サブタイトル:中華秩序の本質を知れば「歴史の法則」がわかる

「感想」

石平氏の著書集中読みの3冊中の2冊め。2015年の発行です。本書の内容はタイトルが示すとおりで、中国の歴代の王が中国の覇権を目指すことに命をかけてきたことと、その理由がよくわかります。そして習近平氏もその急先鋒だと知り、海洋進出についても本気で侵略を準備していることが伝わってきます。その考えかたにはとてもついていけません。でもそれが現実、そういう国を相手にしているのです。
中国との付き合い方の例として、朝鮮とベトナムの歴史を詳しく解説してあります。ベトナムについては徹底抗戦を貫いてきたことを初めて知りました。立派です。ベトナム人に尊敬の念が湧いてきました。
比べて日本はどうだろうか。これまでは傍観者的立場で良かったのが、中国が海洋進出に本気で取り組んでいる現状ではそれでは済まされない。シーレーンの確保はまさしく日本のこれからの命運を左右する問題です。その危機意識が共有されているとはとても思えません。
アジア包囲網の推進役などと生ぬるいことを言ってないで、日本への侵略を許さない態度をはっきりさせるべきです。
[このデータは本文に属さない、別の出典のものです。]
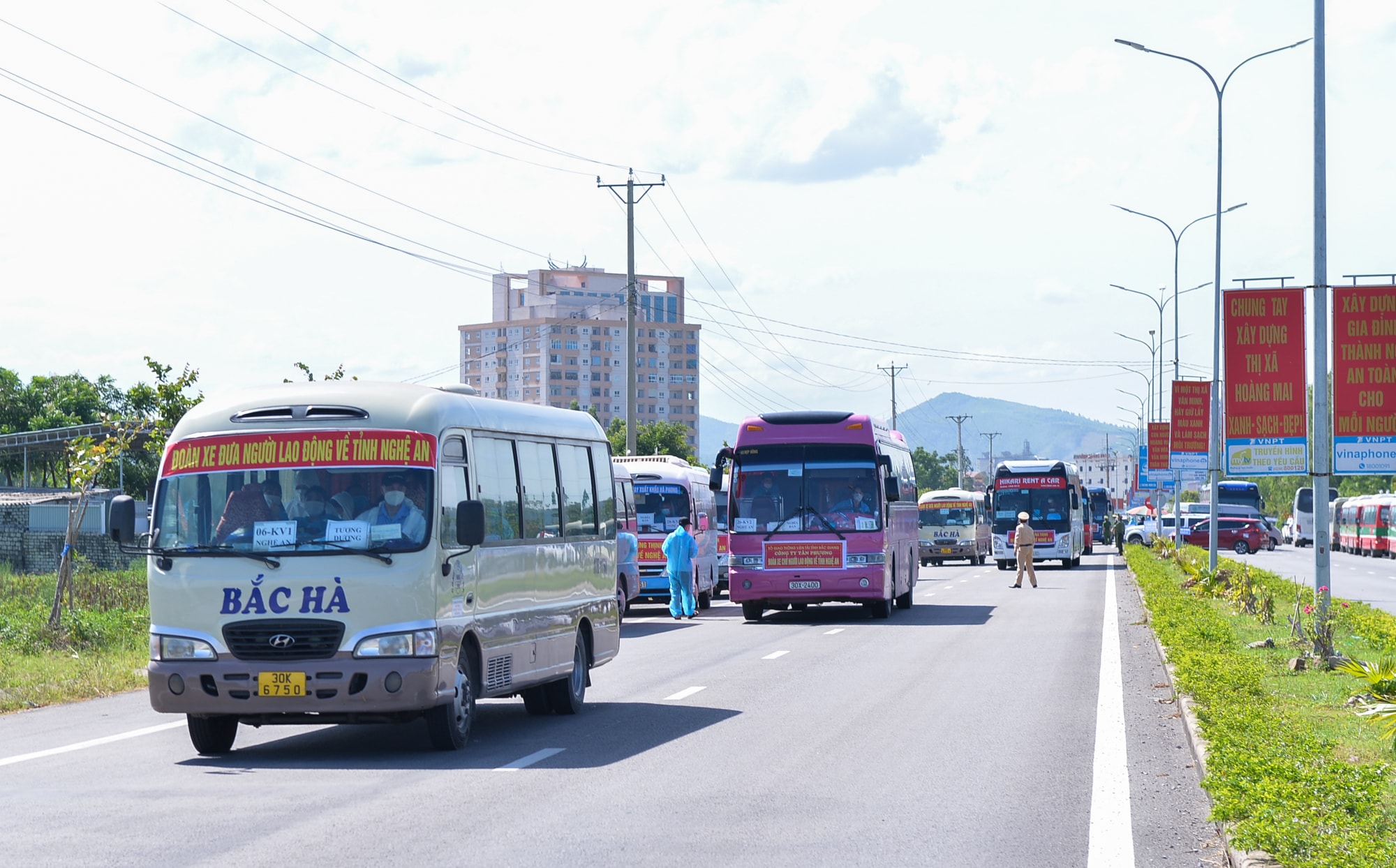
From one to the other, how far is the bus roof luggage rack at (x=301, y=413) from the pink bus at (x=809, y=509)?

日本は断固として領海侵入を阻止する、排除すると宣言してほしい。強い意志と態度を見せれば向こうは引っ込む、それが外交の駆け引き?(2021/05/17)
以下、本の帯のコピーを引用します。

山本七平賞作家が満を持して放つ斬新な極東興亡史
東京大学名誉教授養老孟司氏絶賛!
「中華思想」に中国自身がいかに縛られてきたか。
その切ない歴史と現代中国の考え方がよくわかる。
何があっても軍拡を続ける理由から、AIIB設立の真意までが浮き彫りに
「中華秩序」を粉々に破壊したのは近代日本だった!
中華秩序に対し、ある国はいかに中国に付き従い、ある国は徹底して抵抗し、そしてある国は距離をおいてきたかという「歴史の法則」を理解することで、じつはその法則が目まぐるしく移り変わる現在の国際情勢においても機能している、ということに驚くはずだ。(中略)仮にそこで東アジア情勢に雪解けの兆し」などのニュースが流れたところで、それは表層をさらった見方にすぎない。